Er zijn verschillende versies die de mechanismen uitleggen waarop het evolutionaire proces is gebouwd. De meeste wetenschappers zijn nu toegewijd aan de synthetische evolutietheorie (STE), gebaseerd op de versmelting van populatiegenetica en het darwinisme. De synthetische theorie verklaart de relatie tussen genetische mutaties, dat wil zeggen het materiaal van evolutie, en natuurlijke selectie (het mechanisme van evolutie). Het evolutionaire proces in het kader van deze theorie is het proces van het veranderen van de frequenties van allelen van verschillende genen in soortenpopulaties in de loop van meerdere generaties.

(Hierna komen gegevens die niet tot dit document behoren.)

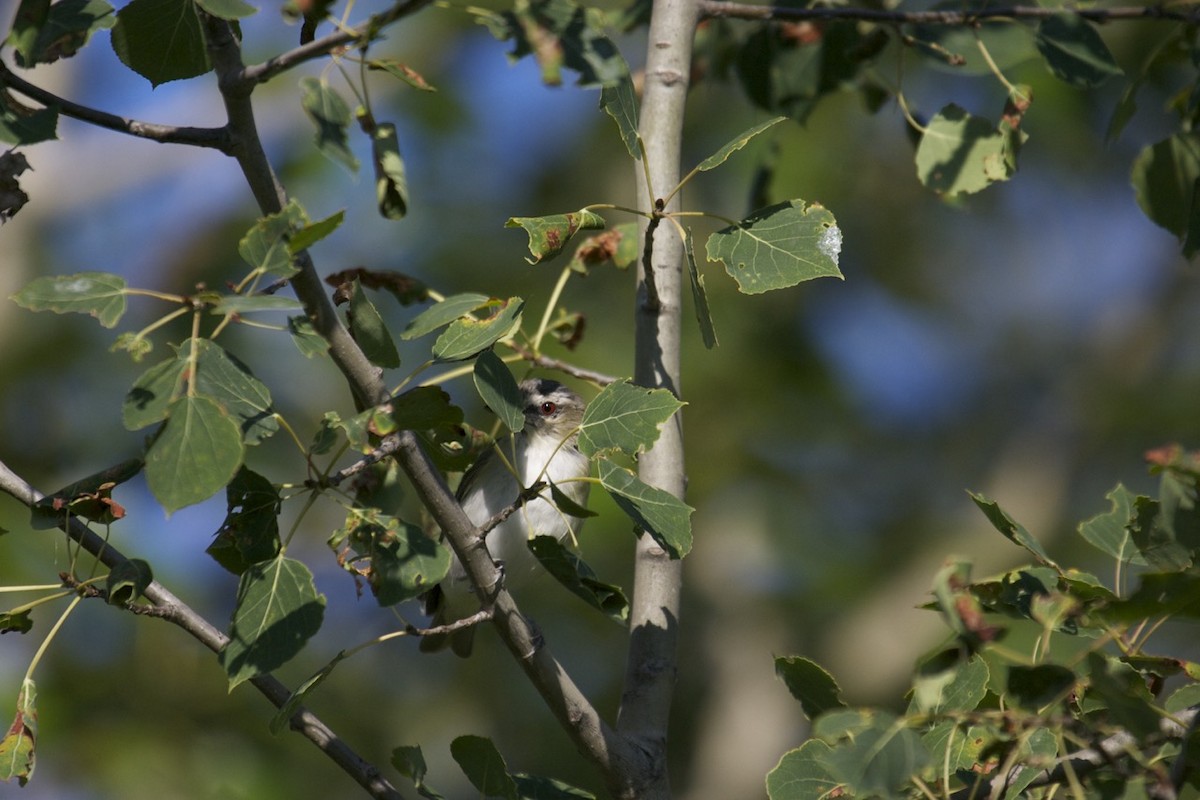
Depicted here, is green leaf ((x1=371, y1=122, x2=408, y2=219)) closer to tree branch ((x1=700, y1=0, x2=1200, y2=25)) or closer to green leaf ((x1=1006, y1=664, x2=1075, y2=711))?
tree branch ((x1=700, y1=0, x2=1200, y2=25))

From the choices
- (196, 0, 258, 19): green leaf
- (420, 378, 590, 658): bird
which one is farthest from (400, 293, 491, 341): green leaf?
(420, 378, 590, 658): bird

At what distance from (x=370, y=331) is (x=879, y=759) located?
3.33 ft

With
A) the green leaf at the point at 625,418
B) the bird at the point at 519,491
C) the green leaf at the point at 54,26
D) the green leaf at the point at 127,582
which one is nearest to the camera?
the green leaf at the point at 54,26

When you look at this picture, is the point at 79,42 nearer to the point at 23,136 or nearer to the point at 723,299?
the point at 23,136

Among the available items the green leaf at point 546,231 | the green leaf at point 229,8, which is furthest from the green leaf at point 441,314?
the green leaf at point 229,8

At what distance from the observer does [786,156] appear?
7812 mm

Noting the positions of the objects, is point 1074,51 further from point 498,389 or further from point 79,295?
point 79,295

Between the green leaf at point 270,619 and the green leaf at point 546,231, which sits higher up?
the green leaf at point 546,231

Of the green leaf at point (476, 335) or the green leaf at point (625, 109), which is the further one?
the green leaf at point (625, 109)

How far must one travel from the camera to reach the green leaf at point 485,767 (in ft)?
7.42

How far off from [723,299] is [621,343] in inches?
44.3

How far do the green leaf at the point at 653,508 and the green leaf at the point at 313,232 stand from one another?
0.61 meters

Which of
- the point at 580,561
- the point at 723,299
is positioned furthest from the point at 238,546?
the point at 723,299

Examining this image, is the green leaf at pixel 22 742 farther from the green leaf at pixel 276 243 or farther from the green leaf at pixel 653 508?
the green leaf at pixel 653 508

Patronen en regels van evolutie

Evolutie is een onomkeerbaar proces. Elk organisme dat zich door de opeenhoping van positieve mutaties heeft kunnen aanpassen aan nieuwe omstandigheden, wanneer het terugkeert naar zijn vorige omgeving, zal het pad van aanpassing opnieuw moeten doorlopen. Bovendien kan geen enkele biologische soort volledig worden vastgesteld,Charles Darwin schreef dat zelfs als het leefgebied hetzelfde wordt als voorheen, de geëvolueerde soort niet in staat zal zijn om terug te keren naar zijn vroegere staat. Dat wil zeggen, dieren zullen zich kunnen aanpassen aan de terugkeer van de oude omstandigheden, maar niet op de "oude" manieren.

Dit is gemakkelijk te zien in het geval van dolfijnen. De interne structuur van hun vinnen (samen met walvisachtigen) behoudt de kenmerken van de ledematen van zoogdieren. Mutaties updaten de genenpool van een generatie, zodat ze zich nooit herhalen. Ondanks het feit dat dolfijnen en walvissen hun leefgebied hebben veranderd en vijfvingerige ledematen zijn veranderd in vinnen, zijn het nog steeds zoogdieren. Net zoals reptielen in een bepaald stadium uit amfibieën zijn geëvolueerd, maar zelfs als ze terugkeren naar hun vorige omgeving, zullen ze geen amfibieën kunnen voortbrengen.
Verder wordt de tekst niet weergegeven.